Come back to City Hall, Paul. We need you. We need your creative love, your art, your voice, your beautiful self. As you need us. We will be there for you--all of us, in love, brotherhood, solidarity--and belief in freedom for all human kind.

Peace&Solidarity,
Jacob Spirit Stick

Tuesday, October 18, 2011

Occupy Wall Street, Occupy Philadelphia, Occupy the World!

When I first posted on this movement, Zuccotti Park had only been occupied for less than a week, main-stream media was pretending it didn't exist. There are now more than 1500 occupations; it's become a global movement impossible for press or politicians to ignore. Here's Huff Post's review, with many links and videos, on Occupation, one month old.

Much of the info and the links in my earlier posts are already out of date--and stands now as a small part of what may be the best documented movement in history.

Sunday, October 16, 2011

Poem Tree pics!



Poem Tree Images thanks to Lillian Dunn!

Occupy Philly: Philly & New York


Richard, of OHTARZIE, responded a comment I left. Here’s my reply, highlighting what may be some features specially characteristic of the Philly Occupation.

>Richard wrote:

What you describe is very different from what I see here and what I hear about from other cities. i am not simply speculating that there are Obamaphiles here. There just are. Nevertheless, what I see and hear is certainly more radical than anything Americans have done since the 60s. There is no question of that. I think you may be onto something with self-generating momentum to greater radicalism. It could be that everyone’s heading toward the same place but at different speeds.

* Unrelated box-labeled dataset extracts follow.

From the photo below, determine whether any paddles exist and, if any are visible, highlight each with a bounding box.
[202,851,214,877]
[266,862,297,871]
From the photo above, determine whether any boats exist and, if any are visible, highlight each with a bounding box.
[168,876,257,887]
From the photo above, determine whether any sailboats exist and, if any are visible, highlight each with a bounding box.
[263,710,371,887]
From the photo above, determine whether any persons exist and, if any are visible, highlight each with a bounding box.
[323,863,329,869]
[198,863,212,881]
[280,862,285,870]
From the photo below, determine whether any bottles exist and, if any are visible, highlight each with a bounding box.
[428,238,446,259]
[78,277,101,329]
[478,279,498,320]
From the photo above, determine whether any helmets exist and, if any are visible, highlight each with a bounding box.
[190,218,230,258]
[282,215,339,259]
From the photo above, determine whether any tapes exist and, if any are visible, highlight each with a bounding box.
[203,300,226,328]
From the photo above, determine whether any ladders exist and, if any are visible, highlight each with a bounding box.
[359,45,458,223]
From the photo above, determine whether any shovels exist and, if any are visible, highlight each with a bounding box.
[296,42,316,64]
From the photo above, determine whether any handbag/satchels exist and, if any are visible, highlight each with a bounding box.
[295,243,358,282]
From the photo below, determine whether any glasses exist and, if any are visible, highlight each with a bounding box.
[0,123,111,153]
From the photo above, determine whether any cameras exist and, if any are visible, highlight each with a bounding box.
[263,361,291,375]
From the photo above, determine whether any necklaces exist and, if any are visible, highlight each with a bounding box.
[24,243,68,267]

I am curious, are they using the Horizontal leadership meeting facilitation stuff in Philly? Have been wondering if that’s been embraced all over. Would also like a little more details over what is specifically radical about the Philly group and what is their general movement bent: anarchism? socialism? Are they inclined to agitate for policy changes like tax hikes on the rich? Criminal investigations of the banksters?<

---
The only apologists I’ve heard for Obama have been from a few Afro-Americans, who want to give him some slack for being asked to do an impossible job, but even there–his Wall Street cabal comes up. Over all I’d say he’s held in about as much esteem as Jr. Bush.

Philly has it’s wealthy enclaves and suburbs, it’s hipsters and yuppy micro-brew beer bars,, but is overwhelmingly a working class city with a long festering discontent with the political establishment, local state & national. Mayor Nutter is a pro-business Democrat who’s in deep trouble with the unions–a potent factor in his kid glove treatment so far–the unions love us. TWU (public transit) is paying for 2 PortaPoties–and have their ear close enough to the temper of peeps here to have one of them wheelchair accessible.

While there seem to be a significant number of the occupiers in NY from around the country–Philly is overwhelmingly local, with many of us regulars commuting daily from neighborhoods, making for a strong organic outreach that helps spread the word and draw in new people (We had 310 tents as of yesterday’s morning count–hard to say how many overnighters–some tents have 4 or 5 peeps, some are one person mountain tents–but has to be over 600 and could be as many as 1000–which makes our actual occupation quite a bit larger than NY). And neighborhood support in Philly means labor unions & working class–a strongly disaffected demographic that doesn’t blink at radical, militant proposals. The young tattooed mufti-pierced kids here (they're kids to me! I’m 70 years old!)… don’t look like that cause they have corporate management jobs in mind for their futures). I’d guess that might be true in NY as well. I can’t offer any statistical verification, but in conversations I’ve had–they are always from working, low middle class, municipal service families. They don’t have now and don’t envision having any sense of entitlement or stake in what they see as the established order. This is not movement of future young Democrats!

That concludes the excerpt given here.